La historia contemporánea ha visto, además, cómo esos imaginarios se han ido edificando a través, entre otros elementos, de un pasado mitificado (cuando no inventado) encaminado a la construcción de las identidades nacionales e imperiales. El siglo XIX europeo vio el desarrollo de una historiografía que asumía el papel mesiánico y civilizador de determinadas naciones, lo que en más de una ocasión constituyó la base para la expansión imperial de dichos pueblos.
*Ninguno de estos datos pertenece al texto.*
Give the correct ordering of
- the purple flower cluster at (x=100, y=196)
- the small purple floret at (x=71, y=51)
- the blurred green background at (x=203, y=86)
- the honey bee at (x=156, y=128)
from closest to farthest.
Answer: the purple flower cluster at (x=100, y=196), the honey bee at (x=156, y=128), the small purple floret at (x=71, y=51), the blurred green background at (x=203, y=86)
Rusia fue víctima, también, de esa corriente. Parte de su intelectualidad y sus gobernantes asumieron que el imperio era la vía natural para un país con un desarrollo histórico excepcional, el único capaz de aunar en su seno a Oriente y Occidente y, a través de su expansión, llevar la “civilización” más allá de sus fronteras. Y la expansión llevó a los rusos a la guerra en el Cáucaso, una guerra mitificada por la gran literatura y el arte decimonónicos, que convirtió en héroe a generales como Yermólov, pero también a “opositores” como Shamil.

En los conflictos que han asolado el Cáucaso desde la caída de la URSS, las referencias a la historia del XIX se han usado, de nuevo, para argumentar posiciones contrarias. La retórica política funciona así, especialmente en tiempos de guerra. Es relativamente sencillo provocar el odio a lo desconocido, a quien no hemos visto nunca, a quien está lejos. Por eso es tan importante conocer, ver, acercarse. Merece la pena el esfuerzo. Hagámoslo.